Convenience is great — until it becomes your biggest expense category.

Try doing a one-month audit. Track every small expense — the coffees, rides, and subscriptions. You’ll be surprised how much goes unnoticed.

Awareness is the first step to change. When you know where your money goes, you can redirect it toward where it should go.

Redefining What “Being Rich” Really Means

In Singapore, “rich” often gets mistaken for “earning a lot.”
But real wealth isn’t about income — it’s about freedom.

It’s the freedom to say no to a toxic job because you’ve built a safety net.
The freedom to spend time with your family without worrying about bills.
The freedom to live on your own terms — not society’s expectations.
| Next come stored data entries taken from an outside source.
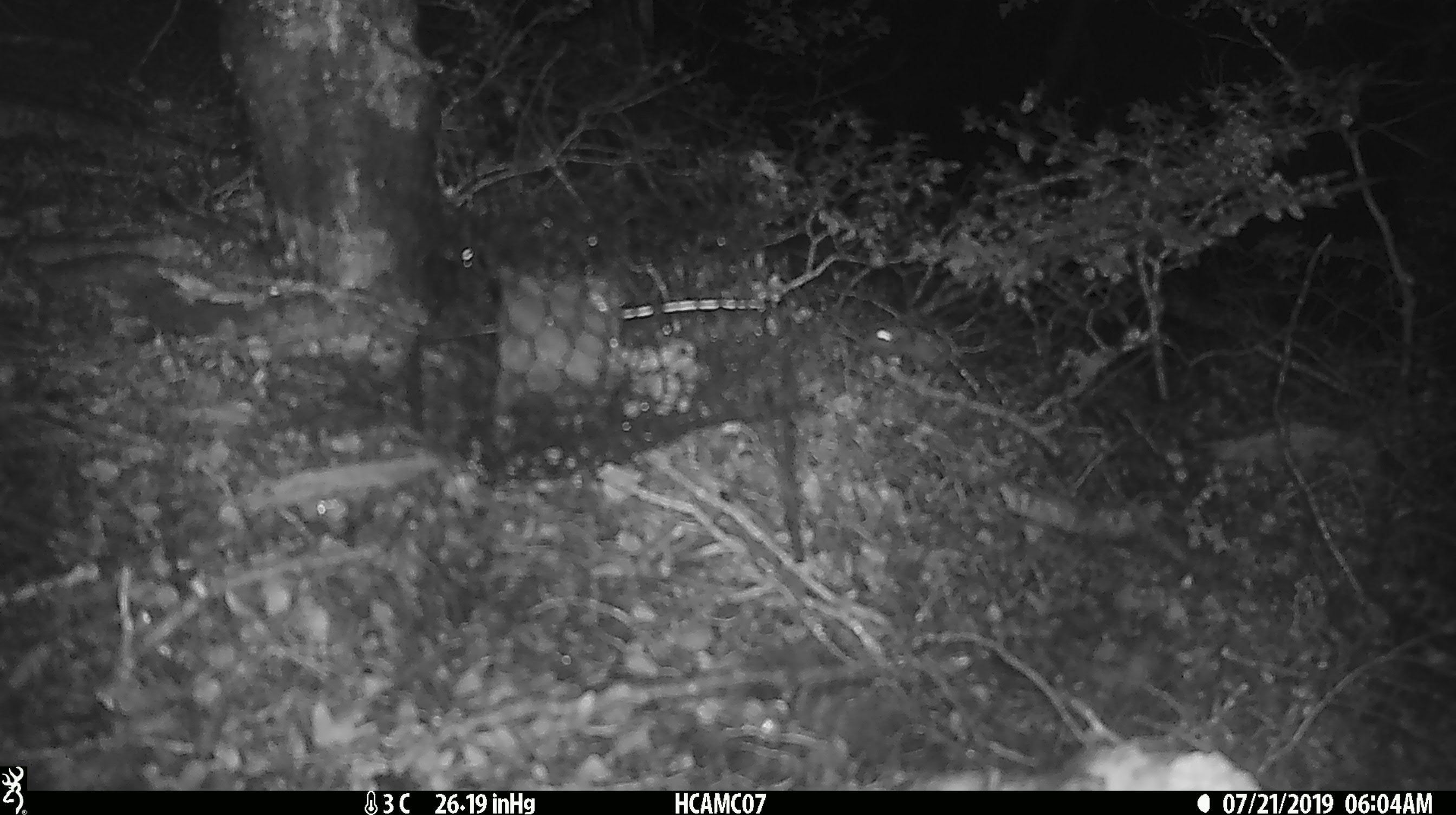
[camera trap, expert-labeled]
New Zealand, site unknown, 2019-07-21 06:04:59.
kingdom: Animalia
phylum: Chordata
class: Mammalia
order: Rodentia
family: Muridae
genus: Mus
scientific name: Mus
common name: mouse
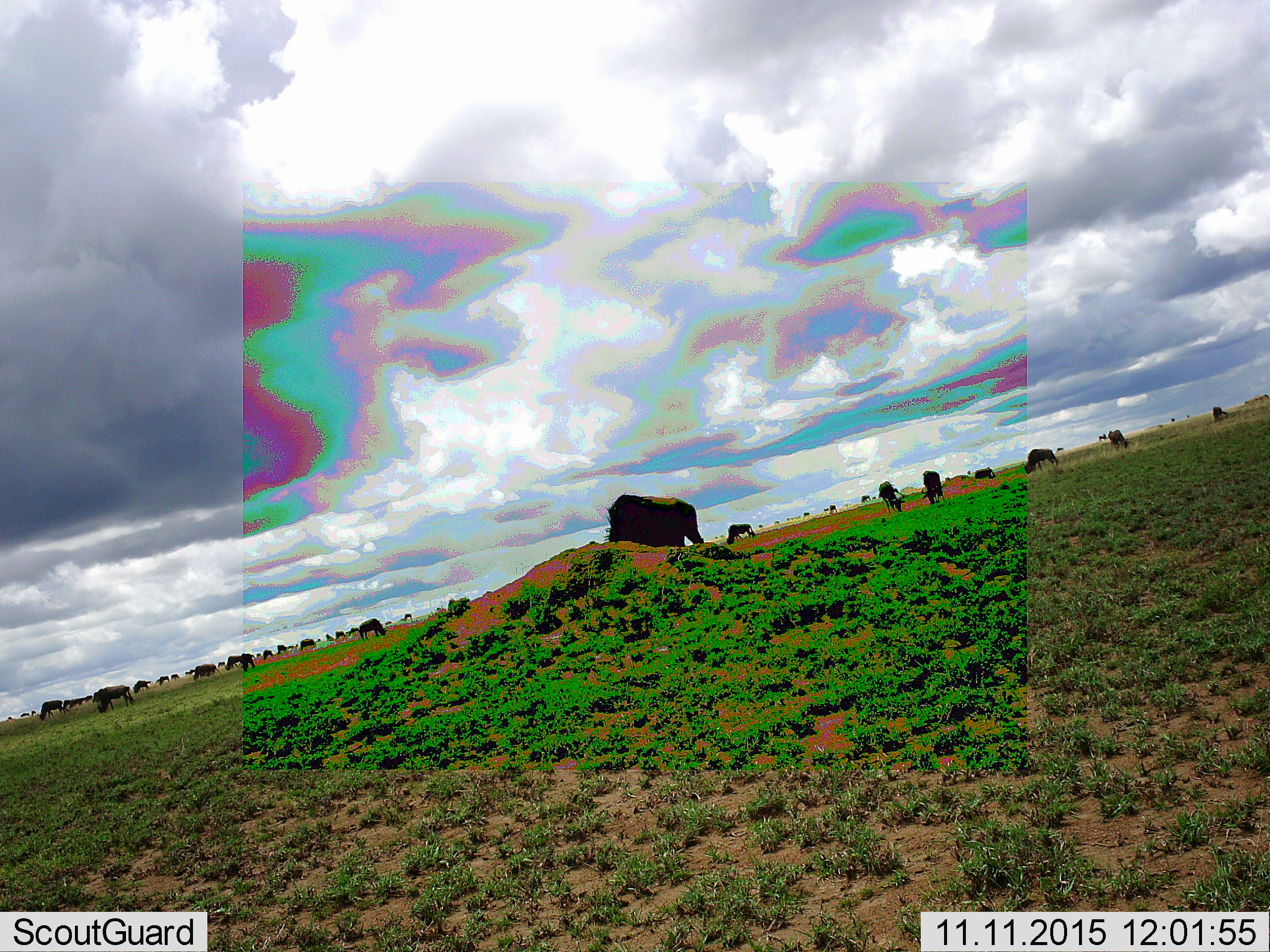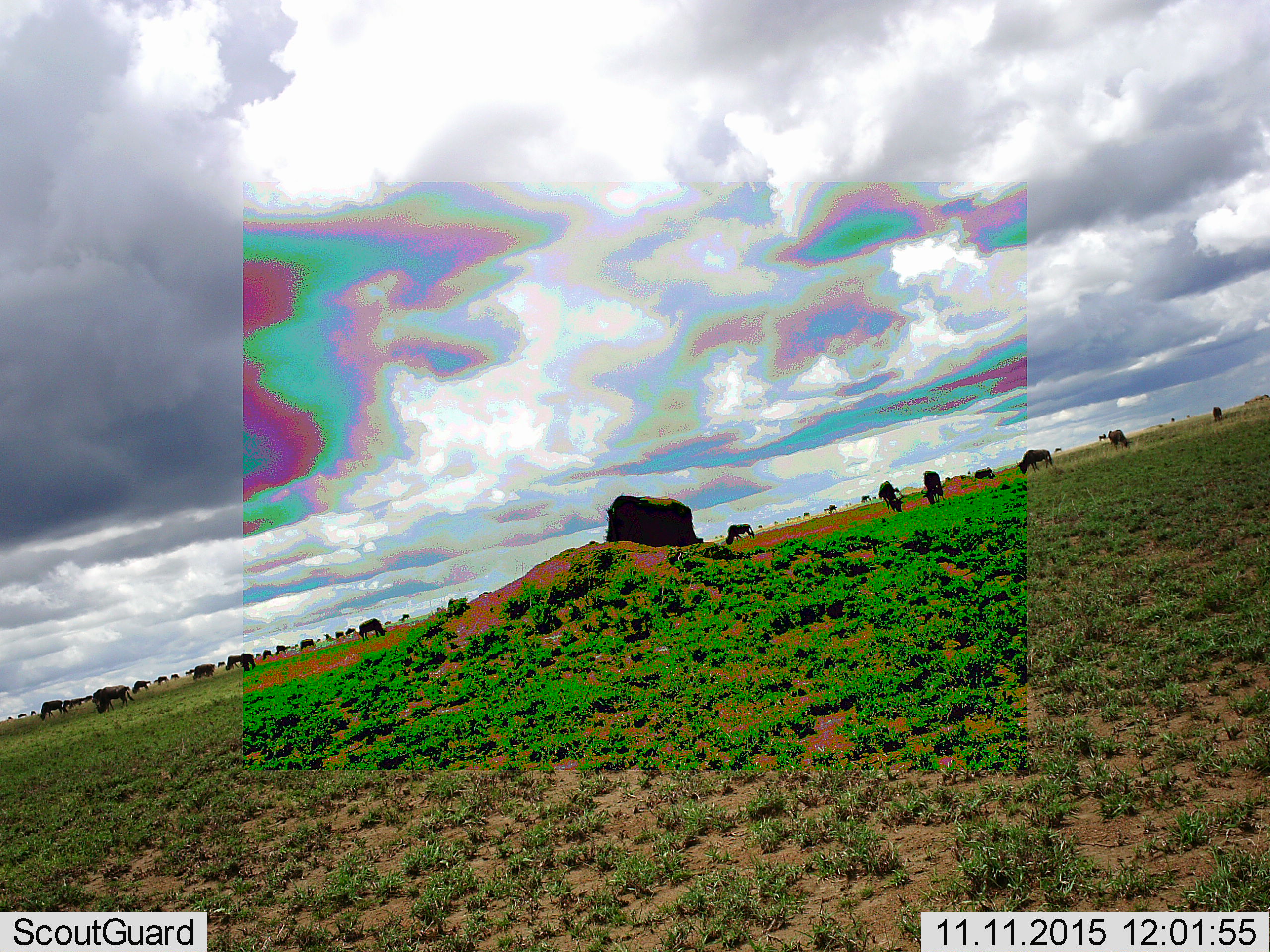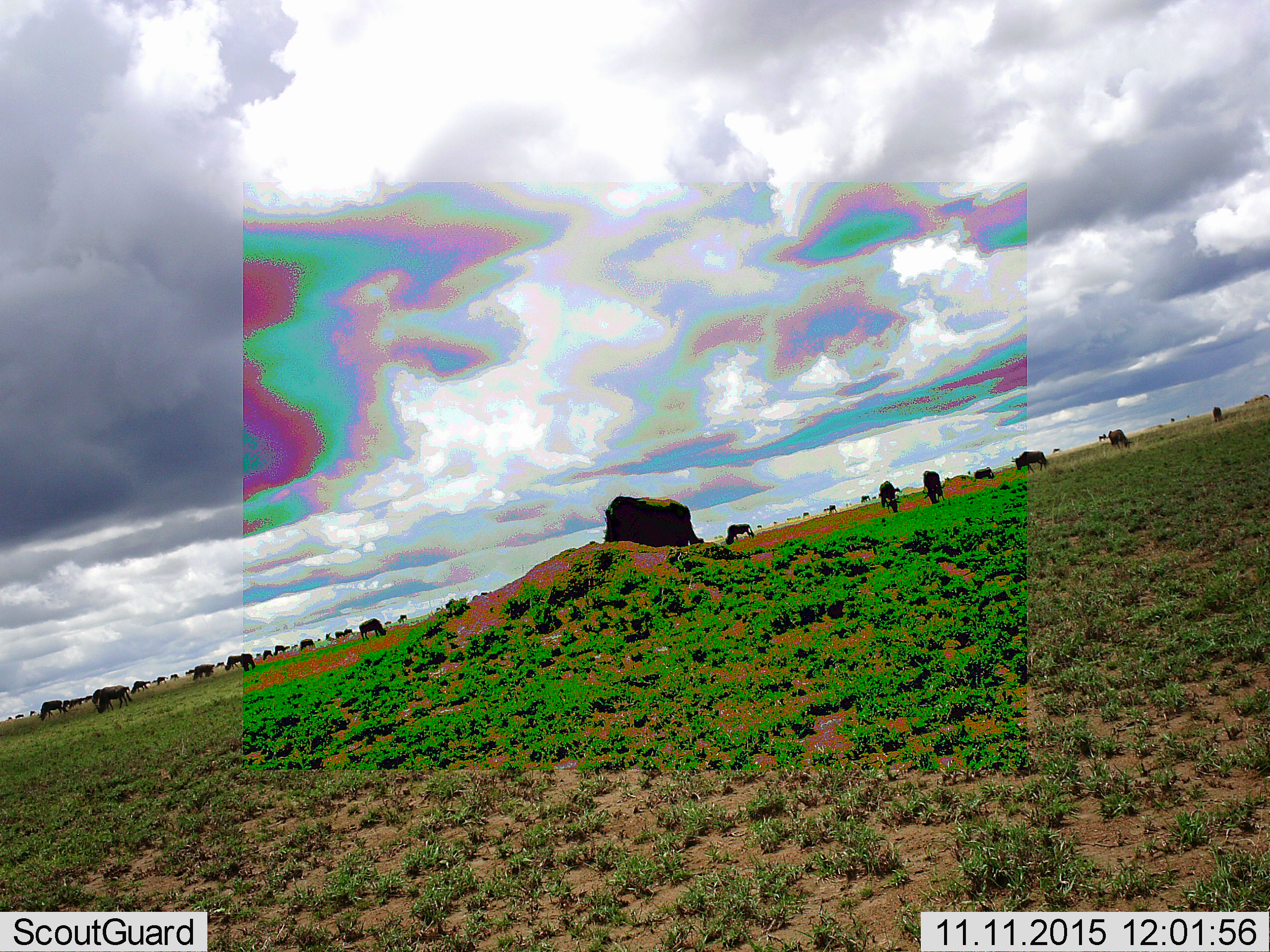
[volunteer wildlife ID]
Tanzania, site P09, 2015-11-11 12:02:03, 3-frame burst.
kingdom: Animalia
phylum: Chordata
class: Mammalia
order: Artiodactyla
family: Bovidae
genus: Connochaetes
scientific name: Connochaetes taurinus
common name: blue wildebeest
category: wildebeest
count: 11-50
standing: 44%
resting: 0%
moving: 44%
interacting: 0%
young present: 11%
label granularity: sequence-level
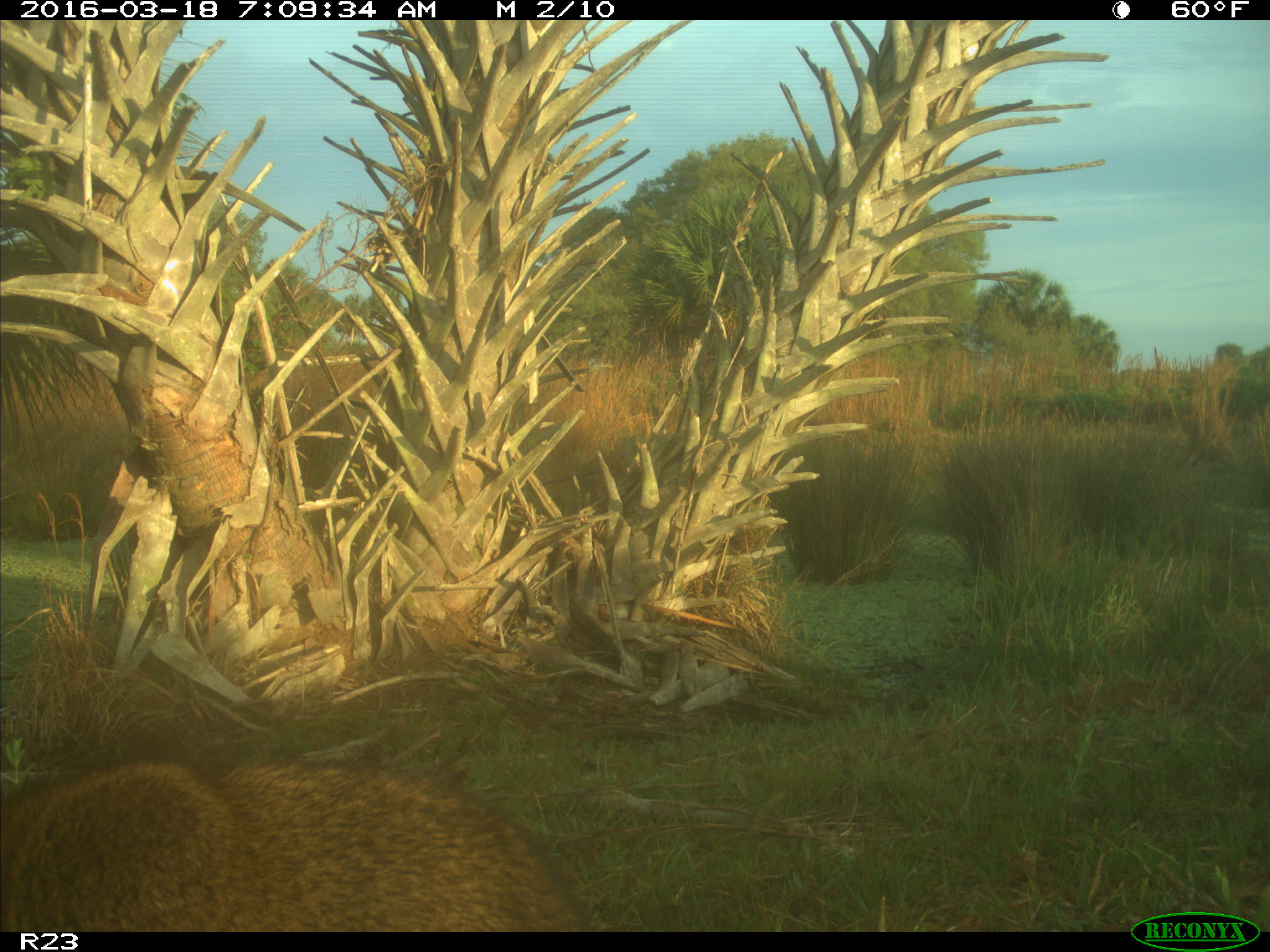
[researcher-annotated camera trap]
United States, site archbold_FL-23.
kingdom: Animalia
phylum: Chordata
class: Mammalia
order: Carnivora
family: Procyonidae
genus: Procyon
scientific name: Procyon lotor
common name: common raccoon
Procyon lotor (common raccoon).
Financial success is deeply personal. For some, it’s owning a home. For others, it’s being debt-free. The key is defining what matters to you, not what looks good to others.

When your financial choices reflect your values, your money finally starts working for you, not against you.

The Bottomline

So, why do so many Singaporeans feel broke despite earning well?
Because we often chase comfort, convenience, and comparison — without realizing how quietly they drain our financial confidence.

The truth is, money doesn’t just measure wealth — it measures discipline, awareness, and priorities.

You don’t need to earn six figures to feel secure. You just need to be intentional.
Save before you spend. Spend on what truly matters. Learn to say no to things that don’t align with your goals.

At the end of the day, financial peace isn’t about having more — it’s about needing less.